**PROVIDED TEXT:**
Women in the House, another project MediaMonks created to push the dial on gender diversity, is a great example of the power of a hand drawn, illustrative quality. The music video and animated questionnaire, designed to encourage more American women to run for political office with Pereira O'Dell and Ignite National, allowed Beryl and the team to set the right aesthetic to encourage engagement. “Just the nature of the shading being textured as if it’s in pastel for instance, I think gives it a much more humanistic feel. You can sense that somebody’s love and craft went into those things,” she says. The questionnaire is highly interactive, but somehow familiar. “We wanted to throw the flashy stuff on it but we arrived at this place where the idea is better supported by a more conventional style.”

Speaking of flashy stuff, new innovations are the sort of thing Beryl keeps an eye on to help MediaMonks make technological experiences more human to interact with. She’s excited about the advent of ‘occlusion’ in AR (the hiding of virtual objects behind real things). “A huge part of the challenge is keeping within that illusion of having virtual content within that real environment,” she says. “So if someone walks in front of it and you see their feet sticking out from a rock then that’s broken. That’s definitely been the holy grail for a long time.”

Thankfully, that problem looks to be solved soon. Pokemon Go creators Niantic have developed a prototype for it, showing how Pikachu will be able to run behind real objects. “It’s super cute! And also functional,” says Beryl. 


Another example of where advancing technology is helping creators like Beryl make experiences more accessible to our humanity is face filters - a trend that’s been hard to ignore the past few weeks with FaceApp’s youth-defying offering. “More and more is being done to have realistic placement, lighting that reflects where you are, and all of those things are based on being able to recognise where your eyes are, where your eyebrows end,” says Beryl. 


Beryl worked on one project for Puma in Shanghai had a simple idea that relied heavily on recent technologies to help make sure the experience felt natural. In Run My Way users could scan their faces and would each get a custom puma that looks like them, in their favourite colours and textures, generated as an animation of them running as the puma. The process could have been clunky, but for the power of the technology behind it, says Beryl. “You have to scan your face, then you have to pick the colour, pick the soundtrack, enter your user info so you can receive it on social - all the other steps that go in between.” 

Motion sensing and touch sensing technologies were the keys to make sure this went smoothly and quickly. “Immediate feedback also really helps,” she says. “The fact that you can watch your puma evolve in real time is really powerful.” By understanding where the experience should and could be made more human through technology, the MediaMonks team ensured people paid attention and stuck with the experience long enough to get the reward it promised.

Empathy is key to working out how users will interact with creative technology, but it goes the other way for Beryl too. She notes that projects like The Lioness Pride, Women in the House and MediaMonks’ internal WoMMen in Tech initiative, all of which aim to address problems of diversity, reveal a gap in empathy that she thinks creative tech can help to close. “There’s a great opportunity there. I’m a woman and a person of colour and I find often when I participate in these diversity or inclusion initiatives that the only people that aren’t addressed are the majority,” she says. “And it’s the majority that ends up being most resistant or with the least understanding of why it’s happening. That is the missing piece. So what we’re looking at now is ways to use that human interaction to enhance empathy through digital. Are there ways to help people of all genders connect these human experiences that are universal to specific struggles that we can overcome in the office together?”

**WORK TASK A:**
Answer these questions from the MediaMonks passage:
(i) Which two partners worked on Women in the House?
(ii) Which company built a prototype showing occlusion in AR?
(iii) In what city did the Puma project take place?
**WORK TASK B:**
Transcribe the stretch of the MediaMonks passage from "Motion sensing and" through "reward it promised.", word for word.
The lines that come next are taken from a separate source.

**GIVEN INFORMATION:**

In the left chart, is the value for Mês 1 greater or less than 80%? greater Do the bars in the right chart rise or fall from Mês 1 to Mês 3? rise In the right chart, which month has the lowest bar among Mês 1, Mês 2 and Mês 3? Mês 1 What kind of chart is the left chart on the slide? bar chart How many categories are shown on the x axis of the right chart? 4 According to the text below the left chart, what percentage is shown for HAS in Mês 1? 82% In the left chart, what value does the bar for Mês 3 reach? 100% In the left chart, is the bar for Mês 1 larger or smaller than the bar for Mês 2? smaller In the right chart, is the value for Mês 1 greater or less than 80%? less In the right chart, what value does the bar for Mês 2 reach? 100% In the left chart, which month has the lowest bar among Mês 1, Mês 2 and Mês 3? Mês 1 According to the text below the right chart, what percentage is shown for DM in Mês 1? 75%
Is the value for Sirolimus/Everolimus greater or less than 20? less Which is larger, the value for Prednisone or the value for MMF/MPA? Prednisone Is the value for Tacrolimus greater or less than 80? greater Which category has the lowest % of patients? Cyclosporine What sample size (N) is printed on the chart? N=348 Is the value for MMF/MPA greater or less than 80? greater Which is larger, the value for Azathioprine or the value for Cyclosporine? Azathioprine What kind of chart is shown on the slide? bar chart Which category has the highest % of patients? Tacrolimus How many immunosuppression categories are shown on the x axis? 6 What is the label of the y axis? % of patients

**RESPONSE AREA A:**
(i) Pereira O'Dell and Ignite National
(ii) Niantic
(iii) Shanghai

**RESPONSE AREA B:**
Motion sensing and touch sensing technologies were the keys to make sure this went smoothly and quickly. “Immediate feedback also really helps,” she says. “The fact that you can watch your puma evolve in real time is really powerful.” By understanding where the experience should and could be made more human through technology, the MediaMonks team ensured people paid attention and stuck with the experience long enough to get the reward it promised.